Ceux-ci arrivèrent, ainsi qu’on l’a dit, avec leurs familles, et campèrent les premiers jours sous la tente ou dans les fourgons mêmes qui les avaient amenés. Bientôt des maisons de bois s’élevèrent ou des cahutes bâties de terre et de troncs d’arbres (log-houses). On donna à cette cité embryonnaire le nom heureux d’Auraria (la Mine d’or), qui plus tard fut changé en celui de Denver, en souvenir du gouverneur du Kansas, territoire dont ces placers faisaient alors partie. Denver ne garda pas même le nom de cité des Plaines, dont on s’était plu aussi à la baptiser. Sa voisine Golden-City, ou la Ville d’or, devenue depuis la capitale du Colorado, et située dans une position des plus favorables, au pied même des montagnes Rocheuses, est au moins restée fidèle à son nom primitif.

Les commencements d’Auraria ressemblèrent à ceux de toute ville naissante aux États-Unis. La ville était à peine tracée, qu’un journal, un hôtel orné d’une buvette, et une église, ces trois choses qui suivent partout l’Américain, étaient immédiatement installés. Les magasins, parmi lesquels l’indispensable boutique du barbier, s’édifièrent avec la même rapidité, et en un clin d’œil une ville sortit de terre, tout organisée. Il n’y manqua pas même un conseil municipal, qui fut nommé par le peuple assemblé, et à la majorité des voix. Heureux peuple que celui qui sait se gouverner lui-même, et qui, du fond d’une lointaine colonie, n’a pas besoin d’écrire à la métropole, pour demander comment il doit agir !

Auraria et Golden-City ne furent pas les seules villes fondées dans le Colorado dès les premiers temps de la découverte de l’or. Le précieux métal a le don particulier, entre tous ceux qu’il possède déjà, de hâter singulièrement la colonisation des pays où on le découvre.

Pendant que sur beaucoup de points on doutait encore de l’existence de l’or au pied du pic de Pike, et qu’on appelait du nom dérisoire de Pike’s-pickers les mineurs qui partaient pour ce pays, la merveilleuse découverte s’étendait, se complétait. J’étais alors en Californie, où nul ne croyait aux résultats qu’on annonçait, ne voyant là que des fables de journaux, tandis qu’une immense région aurifère était tout à la fois reconnue, exploitée, colonisée.

« Si les placers au pied des montagnes Rocheuses renferment de l’or, s’était dit un mineur expérimenté, Gregory, les montagnes Rocheuses elles-mêmes doivent en renfermer. Aux plaines, le long des ruisseaux, les pépites, les paillettes, provenant de la désagrégation des têtes de filons et du lavage des terres métalliques par les eaux pluviales ; aux montagnes, les filons en place, inaltérés, vierges de toute atteinte. » Et Gregory était parti, seul, remontant le torrent de Clear-Creek, ou le ruisseau Limpide, qui n’était pas encore baptisé, et qui, descendu des montagnes, passe à Golden-City, d’où il va se jeter dans le Plate du sud.

══════════

CONSIGNES:
**A.** Réécris sous forme de liste le paragraphe de l'extrait qui commence par « Les commencements d’Auraria », en conservant ses faits principaux.
**B.** Écris la suite du récit de la ruée vers l'or au Colorado, en partant de la dernière phrase de l'extrait.
Le matériel placé plus loin n'est d'aucune utilité ici.

══════════

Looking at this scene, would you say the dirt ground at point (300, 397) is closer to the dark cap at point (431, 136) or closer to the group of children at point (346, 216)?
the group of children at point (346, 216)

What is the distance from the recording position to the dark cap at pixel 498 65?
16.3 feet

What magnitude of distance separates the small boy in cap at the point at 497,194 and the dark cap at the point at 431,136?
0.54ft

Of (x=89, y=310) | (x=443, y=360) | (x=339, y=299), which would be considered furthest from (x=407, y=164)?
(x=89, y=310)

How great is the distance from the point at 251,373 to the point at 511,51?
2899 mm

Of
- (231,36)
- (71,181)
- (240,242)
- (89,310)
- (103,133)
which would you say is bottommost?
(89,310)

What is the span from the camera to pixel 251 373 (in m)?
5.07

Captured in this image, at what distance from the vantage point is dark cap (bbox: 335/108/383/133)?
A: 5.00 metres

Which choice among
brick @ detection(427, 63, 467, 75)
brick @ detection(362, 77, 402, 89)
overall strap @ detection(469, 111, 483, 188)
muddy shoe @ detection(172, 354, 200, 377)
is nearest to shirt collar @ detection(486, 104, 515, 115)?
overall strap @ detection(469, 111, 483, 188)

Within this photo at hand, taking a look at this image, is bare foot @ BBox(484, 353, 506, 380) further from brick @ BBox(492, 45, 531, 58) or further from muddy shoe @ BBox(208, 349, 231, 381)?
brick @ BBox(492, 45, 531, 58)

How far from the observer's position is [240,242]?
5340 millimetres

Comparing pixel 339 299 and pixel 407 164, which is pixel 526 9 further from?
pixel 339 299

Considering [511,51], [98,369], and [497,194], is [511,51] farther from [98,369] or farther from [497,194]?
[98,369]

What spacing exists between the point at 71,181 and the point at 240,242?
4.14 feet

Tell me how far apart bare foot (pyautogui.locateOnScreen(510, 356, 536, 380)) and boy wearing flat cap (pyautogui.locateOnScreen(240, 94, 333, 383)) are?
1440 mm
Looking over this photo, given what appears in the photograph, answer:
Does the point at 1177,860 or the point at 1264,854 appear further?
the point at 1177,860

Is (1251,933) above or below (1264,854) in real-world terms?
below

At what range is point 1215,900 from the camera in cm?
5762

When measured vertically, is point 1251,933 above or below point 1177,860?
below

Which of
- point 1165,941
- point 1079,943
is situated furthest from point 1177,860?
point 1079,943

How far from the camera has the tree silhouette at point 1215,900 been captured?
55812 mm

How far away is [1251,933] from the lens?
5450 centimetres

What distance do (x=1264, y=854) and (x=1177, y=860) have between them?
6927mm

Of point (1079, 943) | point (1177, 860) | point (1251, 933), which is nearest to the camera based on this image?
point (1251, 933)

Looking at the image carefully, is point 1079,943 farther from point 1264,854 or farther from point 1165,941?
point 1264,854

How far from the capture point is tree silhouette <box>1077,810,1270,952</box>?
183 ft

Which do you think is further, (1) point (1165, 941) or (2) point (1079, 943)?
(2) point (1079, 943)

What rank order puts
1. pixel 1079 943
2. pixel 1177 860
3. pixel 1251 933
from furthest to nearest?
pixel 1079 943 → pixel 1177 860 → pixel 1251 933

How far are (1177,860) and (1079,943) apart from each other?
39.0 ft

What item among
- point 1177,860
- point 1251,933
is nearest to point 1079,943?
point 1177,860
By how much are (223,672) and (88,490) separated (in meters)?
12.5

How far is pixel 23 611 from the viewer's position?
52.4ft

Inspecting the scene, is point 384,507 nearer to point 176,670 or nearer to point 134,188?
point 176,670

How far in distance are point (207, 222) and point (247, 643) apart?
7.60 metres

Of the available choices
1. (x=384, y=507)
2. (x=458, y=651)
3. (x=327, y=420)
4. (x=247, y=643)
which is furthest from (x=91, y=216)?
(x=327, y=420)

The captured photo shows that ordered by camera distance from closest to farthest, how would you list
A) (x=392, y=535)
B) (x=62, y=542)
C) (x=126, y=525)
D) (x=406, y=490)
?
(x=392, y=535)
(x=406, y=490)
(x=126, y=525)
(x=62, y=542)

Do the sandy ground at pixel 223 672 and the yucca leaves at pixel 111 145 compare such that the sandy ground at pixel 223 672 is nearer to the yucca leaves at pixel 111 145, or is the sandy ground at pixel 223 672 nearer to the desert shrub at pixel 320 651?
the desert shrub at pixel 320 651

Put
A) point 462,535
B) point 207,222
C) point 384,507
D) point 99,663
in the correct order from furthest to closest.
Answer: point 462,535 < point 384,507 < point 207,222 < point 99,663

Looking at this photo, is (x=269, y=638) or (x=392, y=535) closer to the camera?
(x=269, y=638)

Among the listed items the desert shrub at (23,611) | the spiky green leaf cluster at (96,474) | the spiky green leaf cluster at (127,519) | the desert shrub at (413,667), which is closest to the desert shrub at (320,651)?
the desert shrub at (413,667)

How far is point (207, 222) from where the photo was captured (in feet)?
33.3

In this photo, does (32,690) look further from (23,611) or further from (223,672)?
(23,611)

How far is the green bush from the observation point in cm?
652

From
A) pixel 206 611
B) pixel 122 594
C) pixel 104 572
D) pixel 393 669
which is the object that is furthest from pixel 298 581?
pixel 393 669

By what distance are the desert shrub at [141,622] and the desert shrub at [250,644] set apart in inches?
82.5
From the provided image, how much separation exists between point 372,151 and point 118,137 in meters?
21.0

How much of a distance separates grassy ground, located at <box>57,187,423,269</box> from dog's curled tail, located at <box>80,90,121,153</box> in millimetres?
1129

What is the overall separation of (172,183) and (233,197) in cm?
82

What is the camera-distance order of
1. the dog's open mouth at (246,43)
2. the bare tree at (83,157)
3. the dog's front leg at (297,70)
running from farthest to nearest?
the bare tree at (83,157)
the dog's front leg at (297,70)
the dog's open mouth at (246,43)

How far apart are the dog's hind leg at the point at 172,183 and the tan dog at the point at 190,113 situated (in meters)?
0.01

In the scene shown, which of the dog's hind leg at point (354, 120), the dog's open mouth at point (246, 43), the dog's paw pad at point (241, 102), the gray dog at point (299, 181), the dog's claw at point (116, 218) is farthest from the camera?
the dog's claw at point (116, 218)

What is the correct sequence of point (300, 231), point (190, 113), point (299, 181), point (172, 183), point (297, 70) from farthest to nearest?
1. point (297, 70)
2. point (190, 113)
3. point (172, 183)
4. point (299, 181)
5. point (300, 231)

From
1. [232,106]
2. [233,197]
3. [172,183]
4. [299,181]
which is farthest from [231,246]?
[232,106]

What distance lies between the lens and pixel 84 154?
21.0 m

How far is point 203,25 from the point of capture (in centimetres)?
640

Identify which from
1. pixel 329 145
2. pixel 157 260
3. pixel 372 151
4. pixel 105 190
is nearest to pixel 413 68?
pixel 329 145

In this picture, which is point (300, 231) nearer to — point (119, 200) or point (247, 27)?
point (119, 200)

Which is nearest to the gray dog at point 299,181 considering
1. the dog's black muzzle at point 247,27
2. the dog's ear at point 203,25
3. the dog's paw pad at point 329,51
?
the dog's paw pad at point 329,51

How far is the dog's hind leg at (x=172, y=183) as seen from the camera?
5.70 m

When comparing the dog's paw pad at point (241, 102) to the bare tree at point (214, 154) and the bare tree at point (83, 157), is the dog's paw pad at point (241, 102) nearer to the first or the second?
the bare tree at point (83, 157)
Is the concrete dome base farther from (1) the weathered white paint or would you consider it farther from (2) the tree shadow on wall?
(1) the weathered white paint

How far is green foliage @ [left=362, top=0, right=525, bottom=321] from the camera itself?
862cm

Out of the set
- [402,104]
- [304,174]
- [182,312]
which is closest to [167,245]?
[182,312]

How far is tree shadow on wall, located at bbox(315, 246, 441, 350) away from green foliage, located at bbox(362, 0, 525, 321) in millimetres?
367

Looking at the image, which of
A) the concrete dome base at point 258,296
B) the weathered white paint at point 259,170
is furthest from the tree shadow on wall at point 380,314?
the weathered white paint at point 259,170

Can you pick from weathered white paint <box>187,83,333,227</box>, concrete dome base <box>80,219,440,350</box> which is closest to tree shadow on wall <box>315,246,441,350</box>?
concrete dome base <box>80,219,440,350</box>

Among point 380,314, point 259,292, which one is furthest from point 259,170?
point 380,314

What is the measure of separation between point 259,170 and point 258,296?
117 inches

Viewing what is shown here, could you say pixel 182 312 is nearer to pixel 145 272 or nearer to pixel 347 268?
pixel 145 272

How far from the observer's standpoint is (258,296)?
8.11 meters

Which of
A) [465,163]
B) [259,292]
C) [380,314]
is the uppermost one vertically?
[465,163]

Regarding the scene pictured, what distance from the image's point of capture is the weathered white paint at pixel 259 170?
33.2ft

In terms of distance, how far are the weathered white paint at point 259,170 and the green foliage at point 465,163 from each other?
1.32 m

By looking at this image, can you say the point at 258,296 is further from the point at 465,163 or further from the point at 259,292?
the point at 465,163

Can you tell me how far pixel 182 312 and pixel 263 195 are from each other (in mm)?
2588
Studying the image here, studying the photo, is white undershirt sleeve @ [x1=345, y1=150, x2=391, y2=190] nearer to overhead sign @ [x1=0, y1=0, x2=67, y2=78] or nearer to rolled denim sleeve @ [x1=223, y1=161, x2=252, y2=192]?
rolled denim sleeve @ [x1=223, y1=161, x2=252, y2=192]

══════════

RÉPONSES DANS L'ORDRE:
**A.**
- Les débuts d'Auraria furent semblables à ceux de toute ville naissante aux États-Unis.
- La ville était à peine tracée qu'on y installait un journal, un hôtel avec une buvette et une église.
- Les magasins, dont la boutique du barbier, furent bâtis aussi vite, et une ville tout organisée sortit de terre en un clin d'œil.
- Un conseil municipal fut nommé par le peuple assemblé, à la majorité des voix.
- L'auteur juge heureux un peuple qui se gouverne lui-même, sans devoir écrire à la métropole pour savoir comment agir.

**B.**
Ces montagnes sont d’un accès fort difficile aujourd’hui même qu’il y a partout des routes ; on peut donc aisément se figurer quelles fatigues dut endurer Gregory qui, manquant de guide, s’aventura au milieu de ces amas de rocs sans issue, ou coupés de mille vallées profondes n’ayant aucune relation apparente les unes avec les autres. Il portait sur son dos ses provisions, ses outils de mineur. Au lieu de l’or qu’il rêvait, allait-il rencontrer dans ces parages des Indiens hostiles, ou des ours, des loups affamés, qui lui livreraient bataille ?

Au bout de quelques jours, tant de peines reçurent leur récompense, et Gregory, au lieu même où est aujourd’hui Central-City, découvrit un filon d’une richesse exceptionnelle. Avec son pic, il démolit la roche, la cassa[1]. Il n’eut pas besoin de la laver ; les pépites se montraient à l’œil nu, d’une grosseur, d’une abondance à faire tourner la tête à tous les orpailleurs. Mais Gregory n’avait plus un morceau de pain et faillit en outre se trouver pris dans un ouragan de neige. Il dut abandonner la place au milieu même de son triomphe, et repartir pour Auraria où il renouvela ses provisions. N’osant plus revenir seul cette fois, il fit à un ami la confidence de sa découverte, regagna les montagnes avec lui, retrouva son filon, et tous deux, au bout de peu de jours, s’en allèrent de là chargés d’or.

Comme on le pense, cette nouvelle ne tarda pas à se répandre. Les chercheurs affluèrent et en moins d’un an, trois villes, Black-Hawk[2], Central-City et Nevada, s’édifièrent le long de la vallée où Gregory

  1. Ceux qui désirent avoir sur le travail des mines d’or des renseignements complets pourront consulter la Vie souterraine, par L. Simonin, deuxième édition, Paris, Hachette, 1867.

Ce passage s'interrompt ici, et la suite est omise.